Folgen des Klimawandels bisher unterschätzt

Der Anfang Februar in Paris veröffentlichte und seit Monaten mit Spannung erwartete IPCC-Bericht (International Panel for Climate Change) im Auftrag der UNO, an dem 2.500 Wissenschafter gearbeitet haben, prognostiziert eine schnellere Erderwärmung als noch vor sechs Jahren errechnet. Statt wie bisher von einer Temperaturerhöhung bis 2100 um bis zu 4,4 Grad zu sprechen, geht die aktuelle Prognose sogar bereits von einer Temperaturerhöhung um bis zu 6,3 Grad aus.
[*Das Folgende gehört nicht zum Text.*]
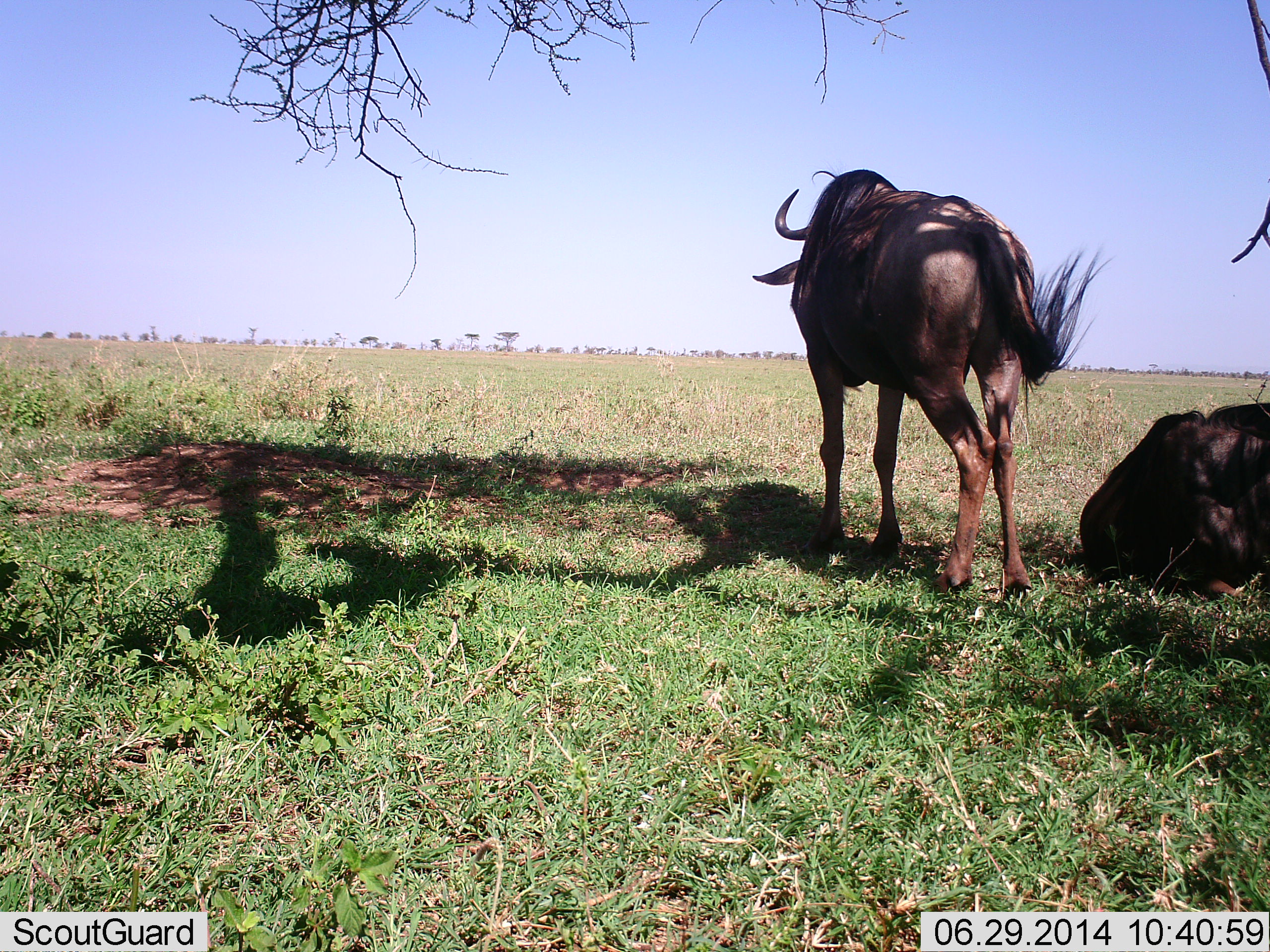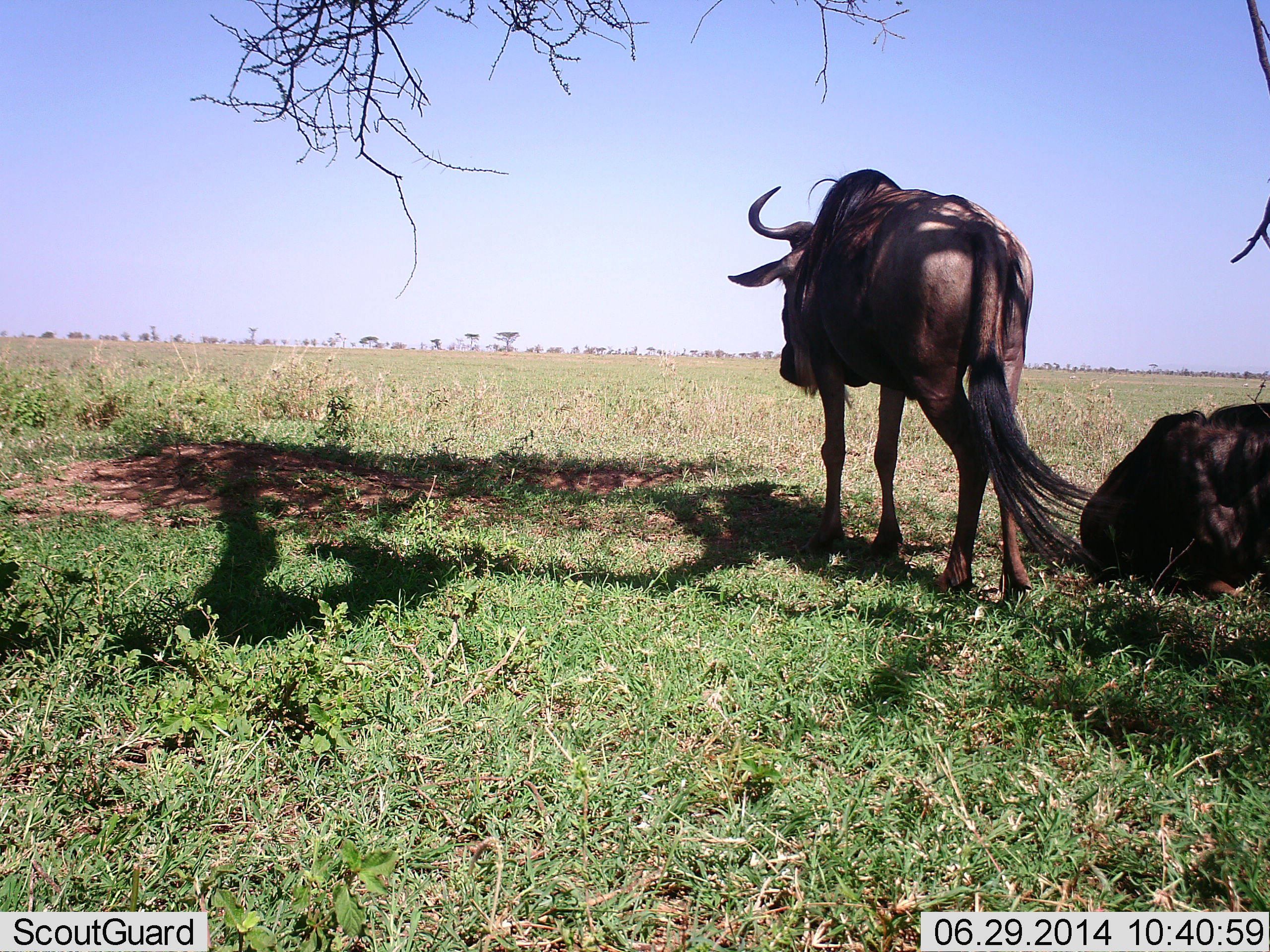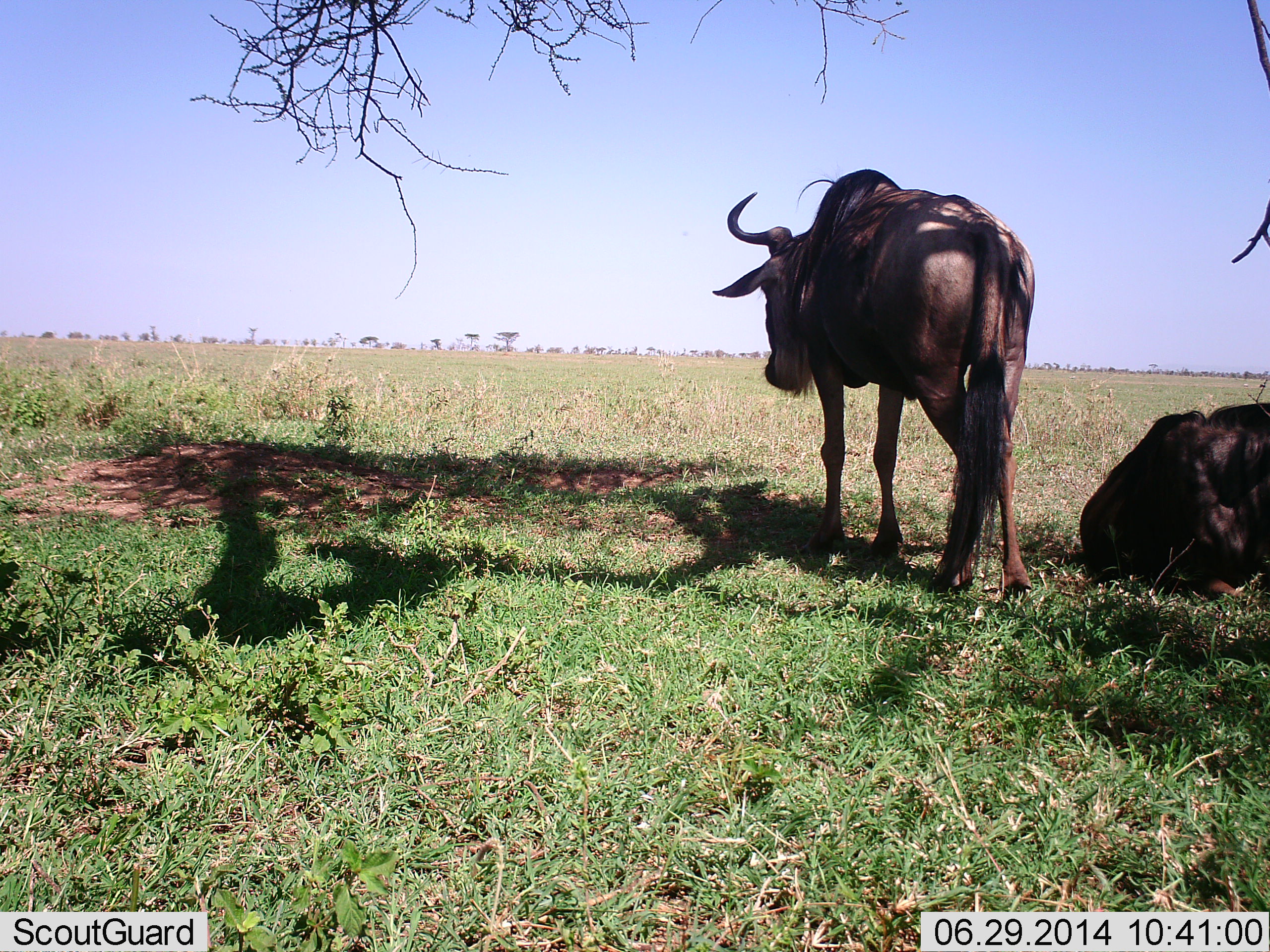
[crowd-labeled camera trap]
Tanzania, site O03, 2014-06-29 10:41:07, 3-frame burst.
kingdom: Animalia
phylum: Chordata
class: Mammalia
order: Artiodactyla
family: Bovidae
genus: Connochaetes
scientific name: Connochaetes taurinus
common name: blue wildebeest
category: wildebeest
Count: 2.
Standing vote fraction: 91%.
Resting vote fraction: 82%.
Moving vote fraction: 9%.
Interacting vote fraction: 0%.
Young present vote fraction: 0%.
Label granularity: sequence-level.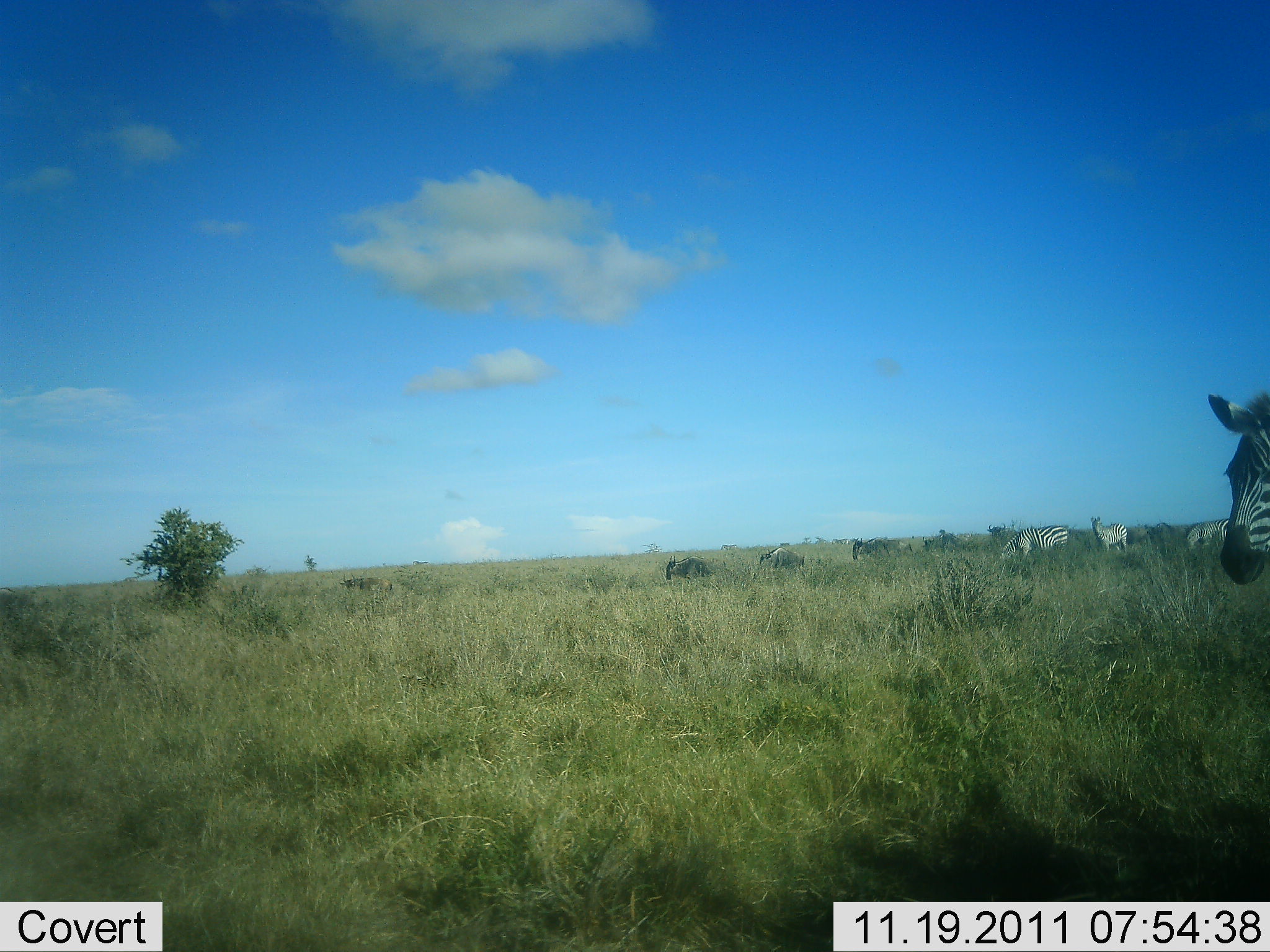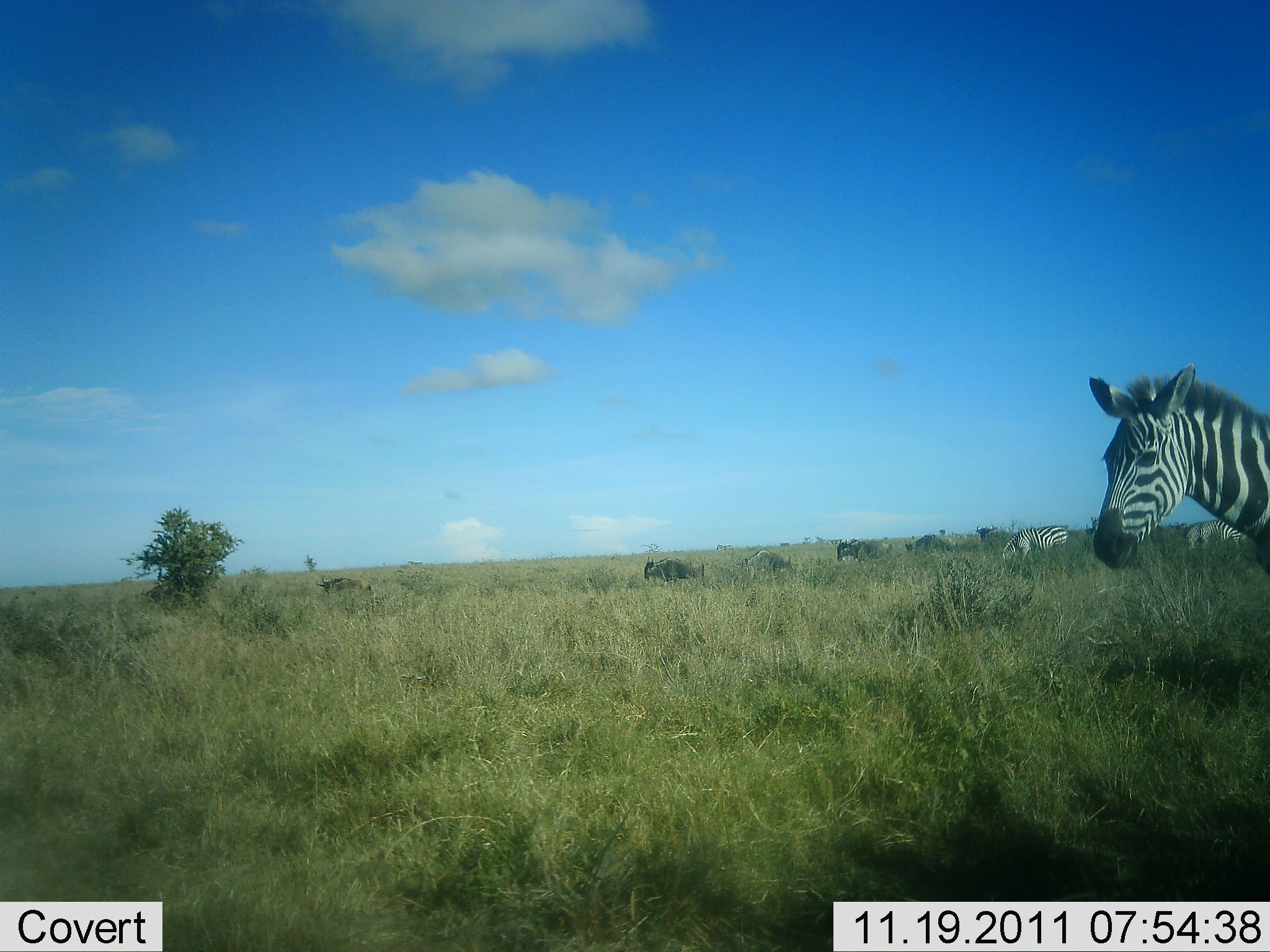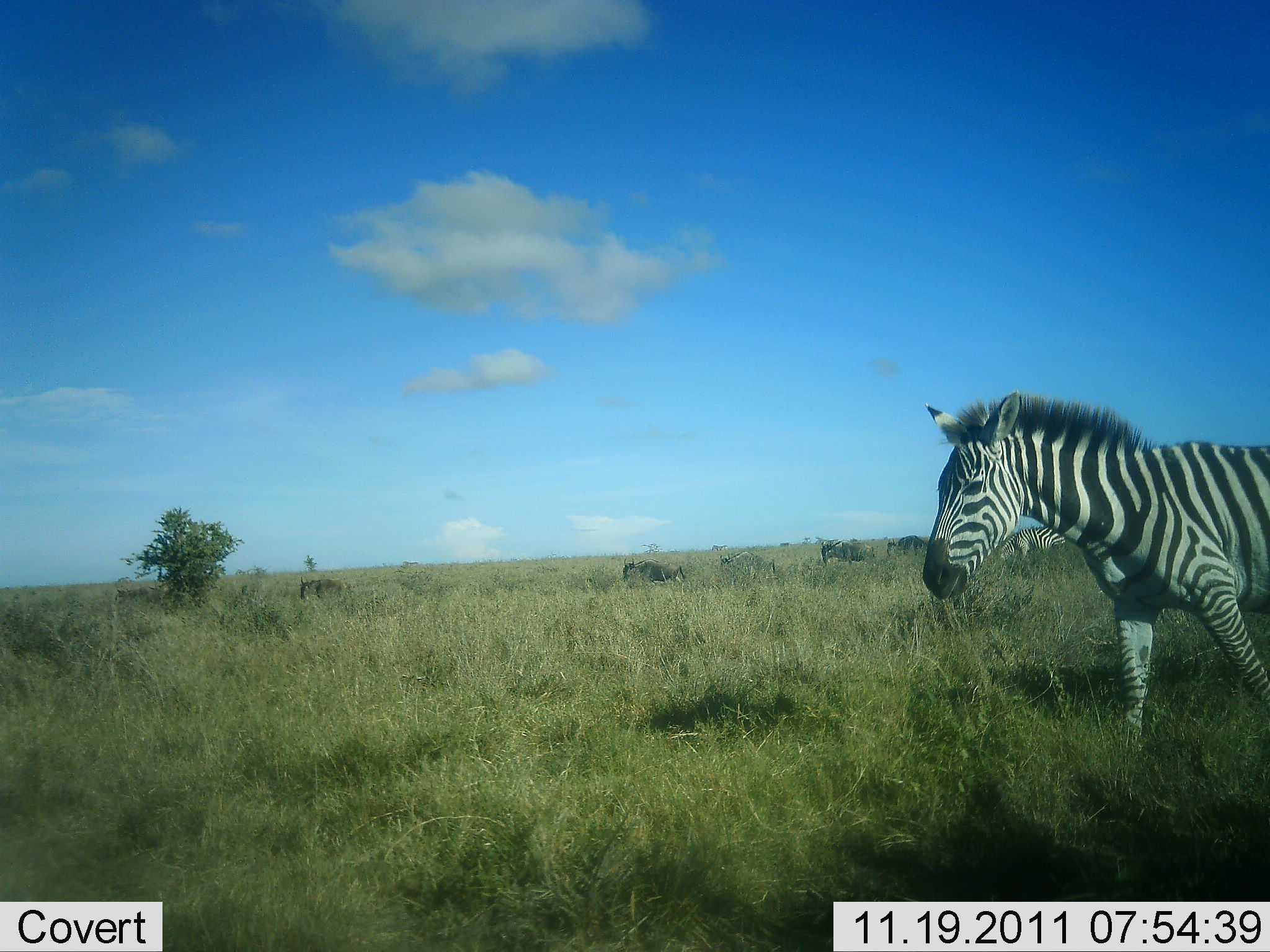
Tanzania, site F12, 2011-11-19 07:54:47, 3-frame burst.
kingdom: Animalia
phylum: Chordata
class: Mammalia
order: Artiodactyla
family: Bovidae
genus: Connochaetes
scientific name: Connochaetes taurinus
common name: blue wildebeest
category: wildebeest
Wildebeest (blue wildebeest) (Connochaetes taurinus), count 6. Behavior (volunteer vote fractions): standing 10%, resting 0%, moving 90%, interacting 0%. Young present (vote fraction): 0%. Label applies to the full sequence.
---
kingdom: Animalia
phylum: Chordata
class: Mammalia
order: Perissodactyla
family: Equidae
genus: Equus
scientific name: Equus quagga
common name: plains zebra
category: zebra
Zebra (plains zebra) (Equus quagga), count 4. Behavior (volunteer vote fractions): standing 45%, resting 5%, moving 80%, interacting 5%. Young present (vote fraction): 0%. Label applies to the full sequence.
Es bleiben uns nur noch 10 Jahre für eine radikale Energiewende

Stattdessen sehen die Experten aber die Notwendigkeit, die Temperaturerhöhung auf maximal 2 Grad zu begrenzen. Denn ab dieser Grenze werde die Klimaveränderung eine unkontrollierbare Dynamik erreichen - unter anderem durch die fehlende Reflexion der Sonnenstrahlen, durch das abschmelzende Eis, durch das ab dieser Temperaturgrenze sich verschärfende Auftauen der Permafrostböden Sibiriens und dem damit verstärkten Freisetzen der darunter lagernden Methangase. Um diese Grenze nicht zu überschreiten, wäre eine Absenkung der Emissionen um 80 Prozent bis 2050 zwingend erforderlich. Dafür besitzen wir ein Zeitfenster zur radikalen Trendwende von maximal zehn Jahren.

Energieeffizienz im Gebäudesektor um 80 bis 95% verbessern bei gleichzeitig wesentlich mehr Komfort

Gebäude sind sehr langfristige Güter und Investitionen, und die Raumwärme ist für 30% der CO2-Emissionen verantwortlich. Heute neu errichtete oder sanierte Gebäude werden im Schnitt erst in 40 Jahren, also um 2050 das nächste Mal saniert und verbessert. Außerdem steigt nach wie vor der Flächenbedarf pro Kopf jedes Jahr um einen Quadratmeter, weshalb die bisherigen halbherzigen Richtlinien bei Wohnbauförderung und Bauordnung zur Reduzierung des Heizwärmebedarfs unterm Strich zu keinen Einsparungen beigetragen haben. Es konnte im Raumwärmebereich lediglich ein weiterer Anstieg verhindert werden.

Daher ist es unbedingt erforderlich, sofort mit einer erheblichen Verbesserung der Energieeffizienz zu beginnen. Der Passivhausstandard reduziert den Energieverbrauch und die CO2-Emissionen um 80% gegenüber konventionellen Neubauten und bei der Altbausanierung auf Passivhausstandard lassen sich gar 95% einsparen.

Gute Luft macht Schule

Bestes Beispiel dafür ist die eben fertig gestellte Altbausanierung der ersten Österreichischen Schule auf Passivhausstandard, welche in Schwanenstadt im Rahmen der Programmlinie ‘Haus der Zukunft’ als Demonstrationsprojekt durchgeführt wurde. Während der jährliche Erdgasverbrauch der alten Schule einem Erdgastank mit 55 Meter Höhe über das ganze Schulgebäude entsprach, reicht durch die Reduktion des Energieverbrauchs um 95% künftig das Volumen eines halben Klassenraums für den verbleibenden Jahresbedarf an Pellets für die über 5.000 m² große Schule aus. Neben diesen wichtigen Beitrag zum Klimaschutz hat die Sanierung auch wesentlich das Klima in der Schule verbessert. Permanent frische Luft in allen Klassen sorgt für eine erhöhte Konzentrationsfähigkeit und damit besseren Schulerfolg.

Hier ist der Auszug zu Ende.